*Complete the following*:
1. In the Mathematica forum thread below, what range does the imaginary part of Log's principal value have to fall within?
2. Pick up the Mathematica forum thread about LogIntegral and ExpIntegralEi and keep writing it from its last line.

You're right, that's exactly the problem, and now I can clearly
see why both results are different.

Thank you very much for your kind and accurate help, and

Best regards.

On Jan 31, 5:41 am, Carl Woll <c... at wolfram.com> wrote:
> >Hi, best regards:
>
> >    I'm using an old version of Mathematica (2.2) and have found the
> >following
> >    inconsistence when computing the complex value of ExpIntegralEi
> >for
> >    a complex argument, namely:
>
> >    If I compute LogIntegral[ 20^( 1/2+14.135 I )], Mathematica
> >returns:
>
> >          N[ LogIntegral[ 20^( 1/2+14.135 I ) ] ]
>
> >                1.99917 - 3.9127 I
>
> >   But as LogIntegral[z] == ExpIntegralEi[Log[z]], when I computed the
> >   previous value using ExpIntegralEi on the Log of the argument
> >   I expected to get the very same result. Instead, it returns:
>
> >            N[ ExpIntegralEi[ (1/2+14.135 I ) * ( Log[20] ) ] ]
>
> >                 -0.105387 + 3.1474 I
>
> The problem here is that
>
> Log[20^(1/2+14.135 I)]
>
> is not equal to
>
> (1/2+14.135 I) Log[20]
>
> Remember that the inverse of Exp is a multivalued function, and Log
> takes the principal value. For
>
> Log[20^(1/2+14.135 I)]
>
> 1.49787-1.63762 I
>
> the principal value is a real number plus an imaginary part that is
> constrained to lie between (-Pi, Pi).
>
> On the other hand, for Log[20] the principal value is just a real
> number, with no imaginary part:
>
> (1/2+14.135 I) Log[20]
>
> 1.49787+42.3447 I
>
> The difference in the two value is a multiple of 2 Pi I:
>
> (Log[20^(1/2+14.135 I)]-(1/2+14.135 I)Log[20])/(2Pi I)

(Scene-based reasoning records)

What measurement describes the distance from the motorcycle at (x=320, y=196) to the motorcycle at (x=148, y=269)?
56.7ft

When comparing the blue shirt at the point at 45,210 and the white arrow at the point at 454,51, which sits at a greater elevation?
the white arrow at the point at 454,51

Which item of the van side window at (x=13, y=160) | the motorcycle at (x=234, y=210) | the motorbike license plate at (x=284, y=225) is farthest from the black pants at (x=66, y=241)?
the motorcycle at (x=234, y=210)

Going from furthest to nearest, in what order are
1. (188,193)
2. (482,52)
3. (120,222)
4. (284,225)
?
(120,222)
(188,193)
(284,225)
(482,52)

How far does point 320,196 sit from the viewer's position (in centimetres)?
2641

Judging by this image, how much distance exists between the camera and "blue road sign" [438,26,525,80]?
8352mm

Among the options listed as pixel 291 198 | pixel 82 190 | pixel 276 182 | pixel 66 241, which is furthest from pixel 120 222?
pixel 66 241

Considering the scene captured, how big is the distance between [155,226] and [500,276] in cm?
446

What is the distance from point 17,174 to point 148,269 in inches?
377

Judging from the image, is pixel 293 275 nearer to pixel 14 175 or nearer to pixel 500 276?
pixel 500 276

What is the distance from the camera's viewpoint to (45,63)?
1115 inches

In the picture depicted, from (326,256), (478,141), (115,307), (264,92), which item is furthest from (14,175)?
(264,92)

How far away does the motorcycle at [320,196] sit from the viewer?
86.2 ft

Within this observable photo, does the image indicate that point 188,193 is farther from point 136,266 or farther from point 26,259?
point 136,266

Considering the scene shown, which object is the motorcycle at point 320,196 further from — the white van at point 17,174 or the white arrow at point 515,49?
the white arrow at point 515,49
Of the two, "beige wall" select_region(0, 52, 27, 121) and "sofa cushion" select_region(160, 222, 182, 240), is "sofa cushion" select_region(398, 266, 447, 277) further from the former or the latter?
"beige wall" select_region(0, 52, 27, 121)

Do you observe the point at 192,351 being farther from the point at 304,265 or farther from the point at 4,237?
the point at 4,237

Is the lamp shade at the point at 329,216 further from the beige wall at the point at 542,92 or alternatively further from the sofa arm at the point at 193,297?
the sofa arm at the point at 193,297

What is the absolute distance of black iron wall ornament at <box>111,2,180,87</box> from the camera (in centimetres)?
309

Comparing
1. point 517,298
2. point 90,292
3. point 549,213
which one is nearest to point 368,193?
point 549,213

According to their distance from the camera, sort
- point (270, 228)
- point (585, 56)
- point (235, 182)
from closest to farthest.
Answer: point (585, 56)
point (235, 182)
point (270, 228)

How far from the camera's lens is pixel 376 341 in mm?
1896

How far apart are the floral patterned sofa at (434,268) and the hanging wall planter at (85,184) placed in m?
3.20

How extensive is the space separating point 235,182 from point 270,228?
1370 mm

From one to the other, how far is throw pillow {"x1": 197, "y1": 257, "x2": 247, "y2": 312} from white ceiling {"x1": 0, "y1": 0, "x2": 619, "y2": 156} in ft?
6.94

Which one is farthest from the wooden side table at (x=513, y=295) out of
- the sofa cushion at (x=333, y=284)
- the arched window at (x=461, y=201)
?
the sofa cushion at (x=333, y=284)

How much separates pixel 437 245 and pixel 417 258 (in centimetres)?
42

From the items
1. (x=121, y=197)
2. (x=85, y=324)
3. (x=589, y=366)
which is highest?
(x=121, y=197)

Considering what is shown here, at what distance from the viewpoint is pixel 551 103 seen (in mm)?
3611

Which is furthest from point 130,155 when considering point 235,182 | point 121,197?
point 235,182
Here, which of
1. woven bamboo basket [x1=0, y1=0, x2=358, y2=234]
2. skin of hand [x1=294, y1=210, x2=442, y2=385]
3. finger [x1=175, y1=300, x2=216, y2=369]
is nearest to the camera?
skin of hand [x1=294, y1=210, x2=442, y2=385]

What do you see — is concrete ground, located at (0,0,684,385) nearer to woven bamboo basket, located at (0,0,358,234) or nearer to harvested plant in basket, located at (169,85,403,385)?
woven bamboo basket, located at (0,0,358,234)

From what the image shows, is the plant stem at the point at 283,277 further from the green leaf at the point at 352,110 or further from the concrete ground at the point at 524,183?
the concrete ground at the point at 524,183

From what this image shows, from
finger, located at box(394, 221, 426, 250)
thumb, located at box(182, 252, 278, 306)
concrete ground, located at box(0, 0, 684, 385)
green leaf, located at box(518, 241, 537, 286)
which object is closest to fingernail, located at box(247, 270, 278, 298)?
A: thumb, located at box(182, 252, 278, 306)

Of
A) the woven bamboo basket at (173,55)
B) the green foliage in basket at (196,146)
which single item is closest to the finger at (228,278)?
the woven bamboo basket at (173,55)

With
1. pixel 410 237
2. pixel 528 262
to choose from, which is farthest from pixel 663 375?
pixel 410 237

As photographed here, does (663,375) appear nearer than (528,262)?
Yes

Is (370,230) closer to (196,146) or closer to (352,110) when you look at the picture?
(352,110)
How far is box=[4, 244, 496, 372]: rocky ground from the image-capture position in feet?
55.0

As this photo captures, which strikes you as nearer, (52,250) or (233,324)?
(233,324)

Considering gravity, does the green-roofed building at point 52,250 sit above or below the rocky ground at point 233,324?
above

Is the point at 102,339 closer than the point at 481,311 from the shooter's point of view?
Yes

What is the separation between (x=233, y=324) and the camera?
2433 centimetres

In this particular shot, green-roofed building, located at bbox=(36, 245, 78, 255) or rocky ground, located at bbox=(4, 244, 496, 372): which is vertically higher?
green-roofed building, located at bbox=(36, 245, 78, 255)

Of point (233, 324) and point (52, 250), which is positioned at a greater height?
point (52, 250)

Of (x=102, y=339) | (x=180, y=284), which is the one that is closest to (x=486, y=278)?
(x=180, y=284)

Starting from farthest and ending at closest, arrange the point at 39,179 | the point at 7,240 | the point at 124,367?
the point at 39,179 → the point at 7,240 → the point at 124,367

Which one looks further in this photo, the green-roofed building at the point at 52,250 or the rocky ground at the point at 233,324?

*Outputs*:
1. Between -Pi and Pi.

2.
>
> -7.+0. I
>
> Carl Woll
> Wolfram Research
>
>
>
> >   which, disconcertingly, it's quite different ! I've searched
> >Mathamatica's
> >   documentation as well as MathWorld and other Internet resources,
> >and
> >   all of them give the same definitions for LogIntegral and
> >ExpIntegralEi,
> >   as well as series expansions, etc., which, when computed manually
> >   for that complex argument, result in the value given by
>
> >   I've also tried to relate both values in some way, so as to be able
> >to
> >   determine one from the other, but to no avail.
>
> >   My question is:  how is ExpIntegralEi evaluating the above
> >expression
> >   in order to get the  result -0.105387 + 3.1474 I instead of the
> >   expected  result 1.99917 - 3.9127 I ?
>
> >   I would need to get to know which series expansion or algorithm
> >   ExpIntegralEi's is using to reach that result (-0.105387 + 3.1474
> >I )
> >   and, if possible, duplicate it manually. Or else, to know how both
> >   values are related so I can determine one from the other.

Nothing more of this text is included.